Madame [M] [P] [ME] [UG] [OU] épouse [MS]

née le 23 Septembre 1964 à [Localité 11] (56)

[Adresse 15]

[Localité 11]

Représentée par Me Andréa THOMAS de la SCP Bernard BREZULIER – Frédéric LAROQUE-BREZULIER & Andréa THOMAS, avocat au barreau de VANNES

Madame [NT] [VH] [NF] [UG] [OU] épouse [HS],

née le 28 Octobre 1959 à [Localité 11] (56)

[Adresse 16]

[Localité 10]

agissant en son nom personnel et en sa qualité de tutrice de

Madame [N] [OU]

née le 21 novembre 1957 à [Localité 11] (56)

demeurant l’EPSM de [Localité 12]

[Localité 12]

Représentée par Me Andréa THOMAS de la SCP Bernard BREZULIER – Frédéric LAROQUE-BREZULIER & Andréa THOMAS, avocat au barreau de VANNES

EXPOSÉ DU LITIGE

[OG] [OU], né le 19 juillet 1926 à [Localité 11] est décédé en la même commune le 18 juin 2008.

Il était marié depuis le 9 novembre 1952, à [A] [S] [UG] [BO], née le 22 mars 1931, sous le régime légal de la communauté de meubles et d’acquêts.

Cette dernière est décédée le 13 novembre 2014.

De leur union sont nés neuf enfants :

– Mme [I] [OU] épouse [CS], née le 05 novembre 1953,

– Mme [UG] [ME] [OU] épouse [J], née le 03 septembre 1955,

– M. [OG] [V] [UG] [OU], né le 28 septembre 1956,

– Mlle [N] [OU], née le 21 novembre 1957,

– Mme [NT] [OU] épouse [HS], née le 28 octobre1959,

– Mme [BR] [OU], épouse [HE], née le 26 janvier 1961,

– Mme [L] [OU] épouse [D], née le 25 avril 1963,

– Mme [M] [OU] épouse [MS], née le 23 septembre 1964,

– [K] [OU] né le 12 novembre 1958 et décédé le 31 juillet 1959, sans postérité.

Viennent donc à la succession des de cujus les huit enfants précités.

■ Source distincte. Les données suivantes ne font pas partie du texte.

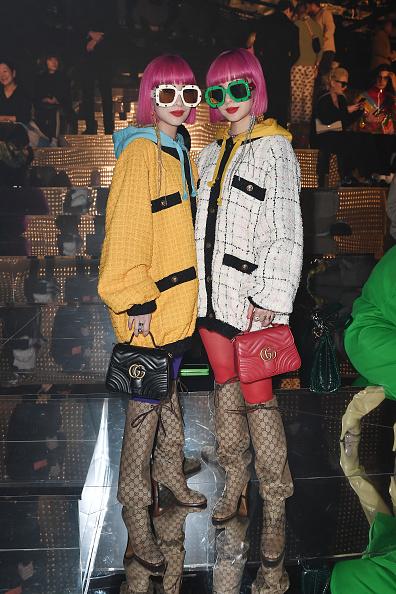 Black Purse「Gucci - Front Row - Milan Fashion Week Autumn/Winter 2019/20」:写真・画像(9)[壁紙.com]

Par acte des 14, 20 et 22 octobre 1977, M. [OG] [OU] ‘ls a hérité de Mme [Z] [PV] [UG] [Y] veuve [KH], qui lui a légué la moitié des terres composant la ferme de «[Adresse 19] » dont les parents [OU] étaient locataires. M. [OG] [OU] ‘ls est donc devenu propriétaire des parcelles ZS [Cadastre 4], ZW [Cadastre 6], ZX [Cadastre 5]-[Cadastre 7] et [Cadastre 8] pour une surface de 9ha 36a71ca et bailleur de ses propres parents.

Par acte en date du 7 décembre 1977, reçu par Me [ZU], notaire à [Localité 17], [OG] [OU] père a fait donation à son épouse de l’usufruit de l’universalité de tous les biens meubles et immeubles, droits et actions mobiliers et immobiliers lui appartenant au jour de son décès et composant sa succession.

Selon testament en la forme authentique, reçu par Me [ZU], notaire à [Localité 17], le 13 mars 2008, [OG] [OU] a entendu priver son fils de tout droit sur la quotité disponible de sa succession.

[A] [BO] a également établi un testament en la forme authentique reçu par Me [ZU], le 18 février 2009, comportant une disposition identique.

Après le décès des époux [OU], Me [F], notaire à [Adresse 18], successeur de Me [ZU] a été saisie du règlement amiable des successions mais a dû dresser un procès-verbal de difficultés le 29 juin 2017 compte tenu des désaccords existant entre les héritiers.

C’est ainsi que suivant exploit en date du 3 octobre 2017, M. [OG] [OU] a fait citer ses cohéritières devant le tribunal de grande instance de Vannes en ouverture des opérations de compte, liquidation et partage de la succession de leurs parents.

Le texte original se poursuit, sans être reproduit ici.